- Action item: Return, from the listing that follows, each line containing the word "avoided".

----------

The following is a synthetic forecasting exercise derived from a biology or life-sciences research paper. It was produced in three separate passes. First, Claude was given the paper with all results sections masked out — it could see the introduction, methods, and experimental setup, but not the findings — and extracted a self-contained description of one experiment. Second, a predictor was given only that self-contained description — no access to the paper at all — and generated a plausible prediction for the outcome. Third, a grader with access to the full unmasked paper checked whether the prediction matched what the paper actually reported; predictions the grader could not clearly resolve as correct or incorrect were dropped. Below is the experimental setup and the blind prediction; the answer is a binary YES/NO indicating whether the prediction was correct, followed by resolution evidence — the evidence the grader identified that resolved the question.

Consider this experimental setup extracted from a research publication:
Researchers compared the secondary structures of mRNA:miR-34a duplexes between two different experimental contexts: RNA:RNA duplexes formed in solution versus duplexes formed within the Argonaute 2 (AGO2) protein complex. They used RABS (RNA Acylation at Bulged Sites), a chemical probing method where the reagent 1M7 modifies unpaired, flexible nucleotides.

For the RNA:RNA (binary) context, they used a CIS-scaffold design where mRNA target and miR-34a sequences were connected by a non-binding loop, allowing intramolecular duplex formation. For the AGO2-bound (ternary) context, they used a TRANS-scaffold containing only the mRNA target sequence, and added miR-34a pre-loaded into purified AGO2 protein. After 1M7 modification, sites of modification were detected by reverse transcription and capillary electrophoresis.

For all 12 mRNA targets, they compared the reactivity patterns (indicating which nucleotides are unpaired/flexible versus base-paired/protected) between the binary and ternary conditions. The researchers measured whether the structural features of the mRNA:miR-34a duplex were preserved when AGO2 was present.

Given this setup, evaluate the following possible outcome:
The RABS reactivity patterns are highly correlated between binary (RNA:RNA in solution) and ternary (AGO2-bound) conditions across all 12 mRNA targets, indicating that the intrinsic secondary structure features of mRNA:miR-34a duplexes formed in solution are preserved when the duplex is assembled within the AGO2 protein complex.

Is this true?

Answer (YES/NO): YES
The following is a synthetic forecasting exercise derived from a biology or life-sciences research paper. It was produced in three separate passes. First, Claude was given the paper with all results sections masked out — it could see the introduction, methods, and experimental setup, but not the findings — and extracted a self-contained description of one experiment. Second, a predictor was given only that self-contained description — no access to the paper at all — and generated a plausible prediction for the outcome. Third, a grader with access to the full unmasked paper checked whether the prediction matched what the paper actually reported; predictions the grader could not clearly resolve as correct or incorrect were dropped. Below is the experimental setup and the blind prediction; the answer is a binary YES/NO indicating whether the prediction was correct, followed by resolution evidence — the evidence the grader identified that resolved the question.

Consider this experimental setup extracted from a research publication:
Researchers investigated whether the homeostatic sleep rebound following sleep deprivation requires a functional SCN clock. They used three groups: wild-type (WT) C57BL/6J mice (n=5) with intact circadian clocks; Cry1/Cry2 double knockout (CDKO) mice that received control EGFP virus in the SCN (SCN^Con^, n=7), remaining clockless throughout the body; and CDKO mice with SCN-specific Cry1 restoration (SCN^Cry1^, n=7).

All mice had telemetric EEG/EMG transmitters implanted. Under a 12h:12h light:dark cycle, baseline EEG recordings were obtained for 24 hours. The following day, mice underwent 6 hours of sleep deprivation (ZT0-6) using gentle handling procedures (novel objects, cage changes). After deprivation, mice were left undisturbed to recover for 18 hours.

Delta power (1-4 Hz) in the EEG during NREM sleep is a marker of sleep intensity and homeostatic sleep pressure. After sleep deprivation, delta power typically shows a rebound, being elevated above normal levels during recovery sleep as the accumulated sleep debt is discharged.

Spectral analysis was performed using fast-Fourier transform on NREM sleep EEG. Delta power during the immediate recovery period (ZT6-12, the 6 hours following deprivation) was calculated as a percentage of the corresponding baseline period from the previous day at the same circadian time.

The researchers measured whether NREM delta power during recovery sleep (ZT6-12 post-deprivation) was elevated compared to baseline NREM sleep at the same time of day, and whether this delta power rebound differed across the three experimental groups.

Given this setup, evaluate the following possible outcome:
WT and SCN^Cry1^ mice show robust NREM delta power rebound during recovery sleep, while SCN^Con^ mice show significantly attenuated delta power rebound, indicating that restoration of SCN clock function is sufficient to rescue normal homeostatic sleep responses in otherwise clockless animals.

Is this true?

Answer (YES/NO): NO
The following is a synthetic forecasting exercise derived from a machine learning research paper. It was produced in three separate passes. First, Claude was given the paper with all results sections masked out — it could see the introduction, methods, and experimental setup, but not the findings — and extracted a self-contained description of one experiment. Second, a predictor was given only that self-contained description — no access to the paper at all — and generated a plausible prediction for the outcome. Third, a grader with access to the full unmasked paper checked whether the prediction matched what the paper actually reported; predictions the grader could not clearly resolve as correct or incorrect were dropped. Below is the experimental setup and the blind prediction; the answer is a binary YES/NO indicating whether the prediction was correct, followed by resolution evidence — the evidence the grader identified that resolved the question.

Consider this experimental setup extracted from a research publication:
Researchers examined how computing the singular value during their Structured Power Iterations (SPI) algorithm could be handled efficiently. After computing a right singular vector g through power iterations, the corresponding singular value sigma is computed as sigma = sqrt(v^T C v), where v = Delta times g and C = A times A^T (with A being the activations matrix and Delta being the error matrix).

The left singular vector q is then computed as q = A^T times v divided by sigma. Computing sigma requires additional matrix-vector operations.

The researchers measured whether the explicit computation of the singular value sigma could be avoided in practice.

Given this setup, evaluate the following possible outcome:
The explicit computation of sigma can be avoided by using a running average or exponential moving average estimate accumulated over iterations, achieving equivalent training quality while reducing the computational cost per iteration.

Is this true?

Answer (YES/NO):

----------

- Response:
The researchers measured whether the explicit computation of the singular value sigma could be avoided in practice.
The explicit computation of sigma can be avoided by using a running average or exponential moving average estimate accumulated over iterations, achieving equivalent training quality while reducing the computational cost per iteration.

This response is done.